■ PAGE EXTRACT
This section is from the book "Reincarnation, A Study Of The Human Soul In Its Relation To Re-Birth, Evolution, Post-Mortem States, The Compound Nature Of Man, Hypnotism, Etc", by Jerome A. Anderson. Also available from Amazon: Reincarnation; a study of the human soul in its relation to re-birth, evolution, post-mortem states.
A STUDY of the Soul, or of those phenomena of consciousness usually classed under this head, must logically be prefaced by proof that a "soul" really exists. Some doubt arises as to whether this can best be accomplished by an examination of those general evolutionary processes which lead up to the human soul as a necessary sequence, or whether the phenomena of human consciousness itself shall be first considered. As appeal will be taken to both classes of phenomena, it has been thought best to begin with the latter method, leaving the broader and more philosophic generalizations of evolution to follow. The evidence of a soul, then, will be sought first in Human Physiology.
Without cumbering the argument with histological, anatomical, or even physiological details, to be found in the numerous textbooks upon these subjects, let it suffice to state generally that these and allied sciences prove that the human body is a mechanism constructed and controlled from within without, by a central energy called variously "mind," "soul," "spirit," or "Ego," according to the inclination or bias of the writer. The existence of this central energy is disputed by no one; the issue being as to the relation it sustains to the body. Broadly defined, Materialism declares the mind or soul to be the product of the molecular activities going on within the brain; or, if not a direct product, at least a concomitant of these. Under this view, it must necessarily cease to exist when the brain molecules cease their activities. To account for the appearance of a conscious factor as an outcome of purely mechanical motion among molecules, it declares this to be a "property" of matter, capable of being exhibited under certain conditions similarly as electricity may be made to manifest its presence under proper excitation. Spiritualism takes the directly opposite view.
It declares that, while it is true that molecular activities are the counterparts ot conscious experiences in molecularly constructed bodies, the relation of effect is entirely upon the material side; that the mind or soul is causal, and quite superior to and independent of the body, except as this is a mechanism of sense organs constructed and synthesized by it, in order to relate its higher consciousness to material conditions. There can thus be no compromise; one or the other theory errs.
A little examination makes it evident that all thought, emotion, willing, or feeling arise from and in the inner recesses of our being, and are then reflected outwards in speech or action, or remain as unexpressed, subjective ideas or feelings. It is quite true that this inner arousing is apparently due primarily to external stimuli alone, and that all through life external impressions transmuted into sensations form a much larger basis for even the highest intellectual life than would be suspected except upon a searching analysis. But ex nihilo nihil fit; and if there were not present in the body a potential center of consciousness capable of being aroused, external stimuli might knock for eternal ages at the door of life without awakening a conscious response.

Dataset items
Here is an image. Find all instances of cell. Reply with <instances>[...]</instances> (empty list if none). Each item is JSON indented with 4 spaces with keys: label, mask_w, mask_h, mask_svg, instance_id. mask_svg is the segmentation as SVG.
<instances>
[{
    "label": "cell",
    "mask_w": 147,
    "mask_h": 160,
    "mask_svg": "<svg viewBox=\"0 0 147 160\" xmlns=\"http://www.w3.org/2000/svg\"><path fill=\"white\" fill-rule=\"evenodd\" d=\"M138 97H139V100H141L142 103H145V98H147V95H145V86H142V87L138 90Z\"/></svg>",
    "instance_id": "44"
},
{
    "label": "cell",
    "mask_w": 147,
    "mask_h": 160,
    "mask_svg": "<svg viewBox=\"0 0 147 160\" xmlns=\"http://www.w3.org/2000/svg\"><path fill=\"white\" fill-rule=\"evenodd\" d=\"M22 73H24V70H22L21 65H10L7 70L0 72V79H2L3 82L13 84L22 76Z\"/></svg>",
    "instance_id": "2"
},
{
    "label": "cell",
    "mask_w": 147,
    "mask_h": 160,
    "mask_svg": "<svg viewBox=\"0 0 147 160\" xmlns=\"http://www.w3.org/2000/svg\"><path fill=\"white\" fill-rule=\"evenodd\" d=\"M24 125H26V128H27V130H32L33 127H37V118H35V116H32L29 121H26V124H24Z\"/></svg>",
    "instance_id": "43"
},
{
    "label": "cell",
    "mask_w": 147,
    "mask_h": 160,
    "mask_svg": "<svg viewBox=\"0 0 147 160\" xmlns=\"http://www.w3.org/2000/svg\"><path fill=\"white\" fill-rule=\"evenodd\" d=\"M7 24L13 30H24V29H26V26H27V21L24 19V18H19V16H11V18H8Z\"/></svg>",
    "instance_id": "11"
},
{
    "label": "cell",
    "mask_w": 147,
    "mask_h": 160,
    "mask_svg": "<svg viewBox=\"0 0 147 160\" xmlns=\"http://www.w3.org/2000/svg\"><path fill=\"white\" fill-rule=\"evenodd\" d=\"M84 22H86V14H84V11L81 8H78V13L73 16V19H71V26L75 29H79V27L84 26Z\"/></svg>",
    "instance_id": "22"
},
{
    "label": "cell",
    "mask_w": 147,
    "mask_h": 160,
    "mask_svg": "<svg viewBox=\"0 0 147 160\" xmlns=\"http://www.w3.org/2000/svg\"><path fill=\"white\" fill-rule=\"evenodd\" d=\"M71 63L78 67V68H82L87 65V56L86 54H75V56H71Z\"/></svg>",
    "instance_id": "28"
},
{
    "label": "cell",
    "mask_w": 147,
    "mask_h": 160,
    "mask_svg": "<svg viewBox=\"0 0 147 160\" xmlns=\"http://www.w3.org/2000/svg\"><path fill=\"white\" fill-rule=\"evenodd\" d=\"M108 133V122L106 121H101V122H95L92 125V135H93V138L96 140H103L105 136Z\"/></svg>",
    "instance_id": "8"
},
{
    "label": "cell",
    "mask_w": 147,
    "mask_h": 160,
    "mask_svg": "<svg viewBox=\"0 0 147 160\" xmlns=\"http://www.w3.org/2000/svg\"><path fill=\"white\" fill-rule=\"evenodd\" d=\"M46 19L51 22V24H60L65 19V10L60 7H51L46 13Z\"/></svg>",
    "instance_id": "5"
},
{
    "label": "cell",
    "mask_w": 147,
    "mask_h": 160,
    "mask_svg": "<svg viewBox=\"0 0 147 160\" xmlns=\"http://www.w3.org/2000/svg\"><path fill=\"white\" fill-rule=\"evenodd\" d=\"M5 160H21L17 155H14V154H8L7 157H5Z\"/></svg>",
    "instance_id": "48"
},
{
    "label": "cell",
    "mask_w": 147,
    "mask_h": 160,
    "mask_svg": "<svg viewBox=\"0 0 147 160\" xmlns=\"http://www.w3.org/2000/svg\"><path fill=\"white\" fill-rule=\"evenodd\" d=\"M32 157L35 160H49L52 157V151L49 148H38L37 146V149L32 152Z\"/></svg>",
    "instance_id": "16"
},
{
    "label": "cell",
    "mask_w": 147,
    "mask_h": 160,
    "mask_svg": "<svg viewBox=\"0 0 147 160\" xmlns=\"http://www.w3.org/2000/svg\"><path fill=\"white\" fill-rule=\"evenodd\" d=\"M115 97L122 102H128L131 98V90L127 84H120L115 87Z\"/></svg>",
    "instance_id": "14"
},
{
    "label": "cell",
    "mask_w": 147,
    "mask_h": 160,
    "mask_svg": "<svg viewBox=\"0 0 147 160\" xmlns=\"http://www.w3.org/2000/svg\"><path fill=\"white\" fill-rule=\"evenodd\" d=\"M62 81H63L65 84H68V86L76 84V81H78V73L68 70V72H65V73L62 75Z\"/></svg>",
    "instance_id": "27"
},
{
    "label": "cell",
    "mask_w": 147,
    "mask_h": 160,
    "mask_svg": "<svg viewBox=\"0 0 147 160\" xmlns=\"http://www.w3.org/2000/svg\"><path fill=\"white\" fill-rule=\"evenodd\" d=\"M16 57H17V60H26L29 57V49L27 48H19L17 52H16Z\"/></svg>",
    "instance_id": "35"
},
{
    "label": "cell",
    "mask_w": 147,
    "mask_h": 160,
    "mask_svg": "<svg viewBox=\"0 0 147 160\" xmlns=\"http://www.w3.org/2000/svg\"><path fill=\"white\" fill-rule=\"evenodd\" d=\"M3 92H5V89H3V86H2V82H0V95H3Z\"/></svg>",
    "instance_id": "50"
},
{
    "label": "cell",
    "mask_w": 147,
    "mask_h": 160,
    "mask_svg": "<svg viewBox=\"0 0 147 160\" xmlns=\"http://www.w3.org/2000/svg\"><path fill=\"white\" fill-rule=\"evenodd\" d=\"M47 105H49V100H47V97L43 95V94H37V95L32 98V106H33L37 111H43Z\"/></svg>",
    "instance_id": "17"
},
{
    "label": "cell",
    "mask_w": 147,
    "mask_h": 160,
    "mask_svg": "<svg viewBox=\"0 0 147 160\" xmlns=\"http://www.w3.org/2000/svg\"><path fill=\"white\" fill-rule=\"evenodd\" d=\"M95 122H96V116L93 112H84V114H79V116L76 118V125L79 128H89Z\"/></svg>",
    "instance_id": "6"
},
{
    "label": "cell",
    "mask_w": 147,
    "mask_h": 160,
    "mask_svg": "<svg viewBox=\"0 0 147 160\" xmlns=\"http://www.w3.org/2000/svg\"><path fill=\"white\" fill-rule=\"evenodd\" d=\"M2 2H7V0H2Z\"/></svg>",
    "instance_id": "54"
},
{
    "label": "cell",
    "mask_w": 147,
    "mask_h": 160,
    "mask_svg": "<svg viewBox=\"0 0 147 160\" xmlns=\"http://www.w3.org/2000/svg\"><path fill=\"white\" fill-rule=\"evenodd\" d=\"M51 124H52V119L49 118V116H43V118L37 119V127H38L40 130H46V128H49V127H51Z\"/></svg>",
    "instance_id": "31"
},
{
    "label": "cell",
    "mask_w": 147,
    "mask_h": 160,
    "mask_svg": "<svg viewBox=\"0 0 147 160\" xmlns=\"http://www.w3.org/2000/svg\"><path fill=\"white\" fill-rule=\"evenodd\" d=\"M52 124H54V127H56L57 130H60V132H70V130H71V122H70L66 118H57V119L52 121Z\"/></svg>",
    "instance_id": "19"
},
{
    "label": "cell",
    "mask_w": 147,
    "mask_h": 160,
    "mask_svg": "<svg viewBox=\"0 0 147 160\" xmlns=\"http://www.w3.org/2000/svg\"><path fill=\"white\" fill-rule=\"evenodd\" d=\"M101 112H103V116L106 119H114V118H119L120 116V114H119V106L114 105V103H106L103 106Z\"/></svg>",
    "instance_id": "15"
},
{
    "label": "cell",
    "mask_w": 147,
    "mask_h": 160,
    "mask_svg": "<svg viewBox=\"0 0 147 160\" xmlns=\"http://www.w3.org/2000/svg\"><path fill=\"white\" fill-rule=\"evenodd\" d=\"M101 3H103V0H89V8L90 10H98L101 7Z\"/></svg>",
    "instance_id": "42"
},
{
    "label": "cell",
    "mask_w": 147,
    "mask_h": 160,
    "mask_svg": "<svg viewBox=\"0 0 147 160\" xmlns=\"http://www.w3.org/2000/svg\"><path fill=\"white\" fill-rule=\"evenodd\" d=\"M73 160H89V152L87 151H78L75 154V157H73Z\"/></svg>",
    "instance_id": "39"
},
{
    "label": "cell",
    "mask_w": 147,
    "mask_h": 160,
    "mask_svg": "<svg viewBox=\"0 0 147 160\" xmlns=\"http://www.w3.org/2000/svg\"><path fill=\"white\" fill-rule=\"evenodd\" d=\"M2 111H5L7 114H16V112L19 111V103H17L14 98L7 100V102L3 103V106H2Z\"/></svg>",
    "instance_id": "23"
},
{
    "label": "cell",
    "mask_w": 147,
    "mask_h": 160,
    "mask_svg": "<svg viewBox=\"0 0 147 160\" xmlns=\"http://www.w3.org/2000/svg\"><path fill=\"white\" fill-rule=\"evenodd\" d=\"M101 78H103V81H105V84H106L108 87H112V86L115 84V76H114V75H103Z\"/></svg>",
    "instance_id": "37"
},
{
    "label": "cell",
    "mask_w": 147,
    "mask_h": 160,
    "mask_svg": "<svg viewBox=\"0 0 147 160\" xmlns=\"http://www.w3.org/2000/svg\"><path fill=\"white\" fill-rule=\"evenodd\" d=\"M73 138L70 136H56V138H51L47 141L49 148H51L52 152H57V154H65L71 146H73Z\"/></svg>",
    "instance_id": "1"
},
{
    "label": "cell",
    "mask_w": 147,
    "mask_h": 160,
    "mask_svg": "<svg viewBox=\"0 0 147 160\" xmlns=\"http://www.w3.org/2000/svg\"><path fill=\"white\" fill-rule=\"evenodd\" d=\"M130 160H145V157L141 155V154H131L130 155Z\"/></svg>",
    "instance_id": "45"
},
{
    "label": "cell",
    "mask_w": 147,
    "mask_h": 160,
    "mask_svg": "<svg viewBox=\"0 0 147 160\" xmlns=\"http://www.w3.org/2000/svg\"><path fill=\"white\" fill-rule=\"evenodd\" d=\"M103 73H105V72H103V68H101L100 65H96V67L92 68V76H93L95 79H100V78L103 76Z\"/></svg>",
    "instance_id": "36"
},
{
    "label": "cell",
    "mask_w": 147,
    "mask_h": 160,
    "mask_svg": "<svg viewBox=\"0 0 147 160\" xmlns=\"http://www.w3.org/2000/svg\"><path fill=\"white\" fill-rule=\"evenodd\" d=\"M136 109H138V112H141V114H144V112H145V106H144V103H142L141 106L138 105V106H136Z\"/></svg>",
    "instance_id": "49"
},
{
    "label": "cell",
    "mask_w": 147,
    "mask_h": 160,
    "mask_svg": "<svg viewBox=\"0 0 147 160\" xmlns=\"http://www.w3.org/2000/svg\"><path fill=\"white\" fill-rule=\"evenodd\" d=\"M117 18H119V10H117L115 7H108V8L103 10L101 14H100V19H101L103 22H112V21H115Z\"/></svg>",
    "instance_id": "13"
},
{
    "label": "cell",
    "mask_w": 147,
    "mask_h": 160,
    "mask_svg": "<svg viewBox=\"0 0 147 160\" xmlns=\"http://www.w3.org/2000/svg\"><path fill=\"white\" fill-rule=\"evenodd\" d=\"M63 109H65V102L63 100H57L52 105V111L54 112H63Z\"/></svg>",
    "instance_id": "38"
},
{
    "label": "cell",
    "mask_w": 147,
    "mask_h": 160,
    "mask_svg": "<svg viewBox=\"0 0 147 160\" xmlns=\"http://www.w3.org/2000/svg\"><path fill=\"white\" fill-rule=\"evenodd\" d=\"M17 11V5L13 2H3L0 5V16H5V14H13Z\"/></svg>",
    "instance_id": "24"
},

■ TO DO
**A)** Reproduce the passage on the soul verbatim, starting at "It declares that, while" and ending at "other theory errs.".
**B)** In the passage on the soul, where will the evidence of a soul be sought first?

■ EXPECTED ANSWERS
**A)**
It declares that, while it is true that molecular activities are the counterparts ot conscious experiences in molecularly constructed bodies, the relation of effect is entirely upon the material side; that the mind or soul is causal, and quite superior to and independent of the body, except as this is a mechanism of sense organs constructed and synthesized by it, in order to relate its higher consciousness to material conditions. There can thus be no compromise; one or the other theory errs.

**B)** In Human Physiology.